(Data entries)
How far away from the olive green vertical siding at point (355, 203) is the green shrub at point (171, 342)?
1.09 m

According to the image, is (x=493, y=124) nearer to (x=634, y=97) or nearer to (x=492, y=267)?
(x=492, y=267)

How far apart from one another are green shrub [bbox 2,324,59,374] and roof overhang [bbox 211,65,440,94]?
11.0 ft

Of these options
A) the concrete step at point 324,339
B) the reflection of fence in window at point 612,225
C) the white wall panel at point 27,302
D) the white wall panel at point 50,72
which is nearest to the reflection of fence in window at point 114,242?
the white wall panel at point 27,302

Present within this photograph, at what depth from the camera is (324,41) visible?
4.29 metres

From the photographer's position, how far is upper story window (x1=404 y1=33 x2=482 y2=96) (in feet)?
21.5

**WRITTEN REQUEST:** Recast the lines above as a two-column CSV with the columns "text" and "answer", one row per line, putting each line's wording and its answer in quoted fields and replacing line breaks with spaces.

**COMPLETE RESPONSE:**
text,answer
"How far away from the olive green vertical siding at point (355, 203) is the green shrub at point (171, 342)?","1.09 m"
"According to the image, is (x=493, y=124) nearer to (x=634, y=97) or nearer to (x=492, y=267)?","(x=492, y=267)"
"How far apart from one another are green shrub [bbox 2,324,59,374] and roof overhang [bbox 211,65,440,94]?","11.0 ft"
"Of these options A) the concrete step at point 324,339 B) the reflection of fence in window at point 612,225 C) the white wall panel at point 27,302 D) the white wall panel at point 50,72 which is nearest to the reflection of fence in window at point 114,242?","the white wall panel at point 27,302"
"Present within this photograph, at what depth from the camera is (324,41) visible?","4.29 metres"
"From the photographer's position, how far is upper story window (x1=404 y1=33 x2=482 y2=96) (in feet)?","21.5"